Our Lady of Lujan, Patroness of Argentina, Mass Celebrated at St. Patrick's Cathedral
By: Armando Machado
Bishop Emeritus Eduardo Maria Taussig served as the Mass’s principal celebrant, and cited the importance of the family home, the parish home, “and the temple, the house of God”

“The solidness of a house depends on its fundamental rock,” Bishop Emeritus Eduardo Maria Taussig of San Rafael, Argentina stated in his homily during the annual Spanish Mass in Honor of Our Lady of Lujan, patroness Argentina, on Sunday, May 7 at St. Patrick’s Cathedral.
Bishop Taussig served as the Mass’s principal celebrant, and cited the importance of the family home, the parish home, “and the temple, the house of God.”
He spoke of the rocks upon which the Church was founded by Christ, the human rocks that were the Apostles, and all who were baptized in the earliest days of the Church. “As today’s Gospel reading says (John 14), Jesus is the way, the truth, and life,” the bishop noted.
“Through baptism, we are grafted onto Jesus; with living rocks, there is construction in the Church. And this is why that wonderful life of the Trinity, the family that is the Father, the Son, and the Holy Spirit, is what we live in the Church, what we live in the family as a domestic Church – the life that we are all called to live as Christians when we are joined with Jesus.”
Bishop Taussig went on to talk of the significance of honoring Our Lady of Lujan, honoring Mary under all of her titles. “His mother, elevated with Him in body and spirit to heaven…With baptism, we are called to that joy, to that fullness…Throughout the centuries, the Virgin Mary makes her presence known to accompany the Church.”
May is traditionally the month during which Mary is honored throughout the Church with special devotion.
At the start of his homily, Bishop Taussig thanked all who were present, including his concelebrants and diplomats from Argentina based in New York.
Joseph Paladino, a leading member of the archdiocesan Our Lady of Lujan Committee, told The Good Newsroom after Mass that he and his fellow committee members were thankful to Bishop Taussig for traveling from Argentina to celebrate the liturgy.
“It was a very good Mass; we are very grateful,” Paladino said. “In his homily, the bishop demonstrated the strength and the wonder of our faith,” Paladino added that he appreciated Bishop Taussig’s message about the importance of praying for the Virgin Mary’s intercession under the Lujan title and all the Marian titles.
The figure of Our Lady of Lujan is a small statue that has been venerated in Argentina since 1630. According to tradition, in 1630, a rancher, a member of a caravan, was taking the Marian figure from Buenos Aires to his ranch in Santiago del Estero. But the oxen pulling the wagon stopped inexplicably by the Lujan River.
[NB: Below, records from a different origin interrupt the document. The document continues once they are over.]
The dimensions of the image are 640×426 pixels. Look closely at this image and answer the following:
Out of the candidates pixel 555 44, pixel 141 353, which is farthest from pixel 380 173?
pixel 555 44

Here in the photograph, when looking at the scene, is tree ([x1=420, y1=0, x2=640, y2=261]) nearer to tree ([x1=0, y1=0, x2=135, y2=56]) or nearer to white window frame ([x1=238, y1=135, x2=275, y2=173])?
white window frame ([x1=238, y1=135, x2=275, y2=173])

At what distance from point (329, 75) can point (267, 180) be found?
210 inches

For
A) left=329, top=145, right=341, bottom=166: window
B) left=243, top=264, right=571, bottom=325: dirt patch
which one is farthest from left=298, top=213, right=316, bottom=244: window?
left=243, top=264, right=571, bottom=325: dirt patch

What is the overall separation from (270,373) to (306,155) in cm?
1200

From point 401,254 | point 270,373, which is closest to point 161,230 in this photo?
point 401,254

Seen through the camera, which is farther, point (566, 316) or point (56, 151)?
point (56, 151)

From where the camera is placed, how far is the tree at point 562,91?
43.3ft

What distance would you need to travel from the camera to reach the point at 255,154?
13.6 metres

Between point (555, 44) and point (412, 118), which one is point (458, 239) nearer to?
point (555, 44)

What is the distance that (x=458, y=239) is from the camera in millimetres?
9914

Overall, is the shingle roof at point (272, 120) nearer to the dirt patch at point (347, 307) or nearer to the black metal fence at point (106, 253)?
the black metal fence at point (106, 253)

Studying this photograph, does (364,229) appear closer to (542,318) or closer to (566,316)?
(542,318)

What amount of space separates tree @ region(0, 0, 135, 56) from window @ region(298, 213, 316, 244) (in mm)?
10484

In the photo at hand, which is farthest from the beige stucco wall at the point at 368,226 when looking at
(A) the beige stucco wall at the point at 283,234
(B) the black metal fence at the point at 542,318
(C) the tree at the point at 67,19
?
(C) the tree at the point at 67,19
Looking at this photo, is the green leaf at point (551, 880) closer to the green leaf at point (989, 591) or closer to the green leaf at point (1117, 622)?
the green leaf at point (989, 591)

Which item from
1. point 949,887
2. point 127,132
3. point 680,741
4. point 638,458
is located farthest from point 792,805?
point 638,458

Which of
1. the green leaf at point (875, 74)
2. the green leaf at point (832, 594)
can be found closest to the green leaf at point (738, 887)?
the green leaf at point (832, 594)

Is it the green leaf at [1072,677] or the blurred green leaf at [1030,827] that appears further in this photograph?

The oxen didn’t move again until the statue was taken out of the wagon, despite the unloading of all other items from the wagon. After repeating this action and realizing the oxen would not move while the statue was in the wagon, the caravan members concluded that this was a sign that Blessed Mother Mary wanted the statue to stay in Lujan.
In 1887, the figure was crowned canonically and was moved to its current sanctuary, which was given the title of basilica in 1930 by Pope Pius XII. The feast day of Our Lady of Lujan is May 8. And it was on May 8, 2013, that Pope Francis (who is originally from Argentina) visited the Basilica of Lujan to commend Argentina to the protection of its patroness. St. John Paull II visited the basilica as pope in 1982.